The vote reflects the effort of the Trump administration and congressional Republicans to undo regulations that the GOP argues harm the free market.
Democratic lawmakers said the CFPB’s rule would have given consumers more leverage to stop companies from financial wrongdoing. They cited the sales practices at Wells Fargo and the security breach at credit company Equifax as examples of misdeeds protected through forced arbitration.
“So who does forced arbitration help? Wall Street banks and other huge corporations that never pay the price for cheating working people,” said Sen. Sherrod Brown, D-Ohio.
Richard Cordray, director of the consumer bureau, said: “Tonight’s vote is a giant setback for every consumer in this country. Wall Street won and ordinary people lost. This vote means the courtroom doors will remain closed for groups of people seeking justice and relief when they are wronged by a company.”
Republicans said the arbitration system has worked wonderfully for consumers. They said the payouts for the average consumer in arbitration cases are generally much larger and come more quickly than when compared to the relief gained through class-action lawsuits.
“The effort to try to characterize this as some devious system that has been created to try to stop consumers from having access to fairness is simply false,” said Sen. Mike Crapo, the Republican chairman of the Senate Banking, Housing and Urban Affairs Committee. “We have a very fair system that has been working for over 100 years in this country.”
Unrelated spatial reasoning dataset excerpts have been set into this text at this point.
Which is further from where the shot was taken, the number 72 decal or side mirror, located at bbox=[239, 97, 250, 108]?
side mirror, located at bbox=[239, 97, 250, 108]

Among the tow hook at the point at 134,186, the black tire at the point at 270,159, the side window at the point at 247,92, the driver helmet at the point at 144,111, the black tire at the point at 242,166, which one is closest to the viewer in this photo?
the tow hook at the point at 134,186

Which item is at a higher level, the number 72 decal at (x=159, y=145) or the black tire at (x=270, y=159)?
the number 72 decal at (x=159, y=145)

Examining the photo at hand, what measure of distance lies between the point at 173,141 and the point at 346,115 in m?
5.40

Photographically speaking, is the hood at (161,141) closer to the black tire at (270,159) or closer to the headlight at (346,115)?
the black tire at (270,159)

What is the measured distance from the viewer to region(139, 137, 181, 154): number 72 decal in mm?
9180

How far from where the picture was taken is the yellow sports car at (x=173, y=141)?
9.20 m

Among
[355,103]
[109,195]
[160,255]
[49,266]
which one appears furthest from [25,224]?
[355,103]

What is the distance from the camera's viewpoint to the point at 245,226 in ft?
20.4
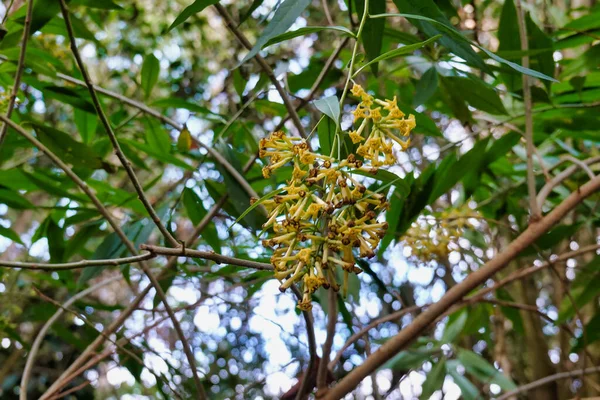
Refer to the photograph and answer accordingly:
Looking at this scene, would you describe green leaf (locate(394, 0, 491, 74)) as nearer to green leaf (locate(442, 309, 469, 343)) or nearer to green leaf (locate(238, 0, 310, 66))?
green leaf (locate(238, 0, 310, 66))

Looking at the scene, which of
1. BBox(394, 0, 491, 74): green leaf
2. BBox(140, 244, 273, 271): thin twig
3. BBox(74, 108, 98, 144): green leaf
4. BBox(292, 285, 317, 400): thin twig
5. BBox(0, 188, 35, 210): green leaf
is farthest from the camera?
BBox(74, 108, 98, 144): green leaf

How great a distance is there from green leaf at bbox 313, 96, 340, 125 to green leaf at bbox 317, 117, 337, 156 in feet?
0.16

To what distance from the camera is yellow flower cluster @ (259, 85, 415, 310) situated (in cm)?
47

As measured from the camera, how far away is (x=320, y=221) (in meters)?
0.50

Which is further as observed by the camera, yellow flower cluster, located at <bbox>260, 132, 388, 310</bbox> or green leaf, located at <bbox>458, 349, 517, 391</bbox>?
green leaf, located at <bbox>458, 349, 517, 391</bbox>

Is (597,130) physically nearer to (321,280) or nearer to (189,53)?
(321,280)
Crapo said the average pay-out for consumers in class-action lawsuits against financial companies was just $32, but lawyers stood to make millions.
Democrats argued that consumers generally don’t have the time and means to pursue claims in arbitration, and since most disputes revolve around small amounts, they typically just give up. They said banks and other financial firms know that in the end they won’t have pay a real price for taking advantage of a consumer.
But class-actions would serve as a powerful tool for consumers, they said.
“Once again, we’re helping the powerful against the powerless,” said Senate Minority Leader Chuck Schumer, D-N.Y., as the Senate neared the vote, sensing the Democrats would lose.
Two Republicans sided with Democratic lawmakers to keep the rule — Sens. Lindsey Graham of South Carolina and John Kennedy of Louisiana.
The advocacy group Consumers Union and several veterans groups, including the American Legion, lobbied to keep the rule. They said consumers would still have the option to use arbitration to resolve a dispute, if both parties want to go that route.
“Without the CFPB rule, consumers can be forced into a rigged system where they have no recourse. It’s a disgrace,” said Linda Lipsen, CEO of the American Association for Justice, an advocacy group that works to improve the legal system.
The American Bankers Association cheered the Senate vote. “Today’s vote puts consumers first rather than class-action lawyers,” said Rob Nichols, the group’s president and chief executive officer.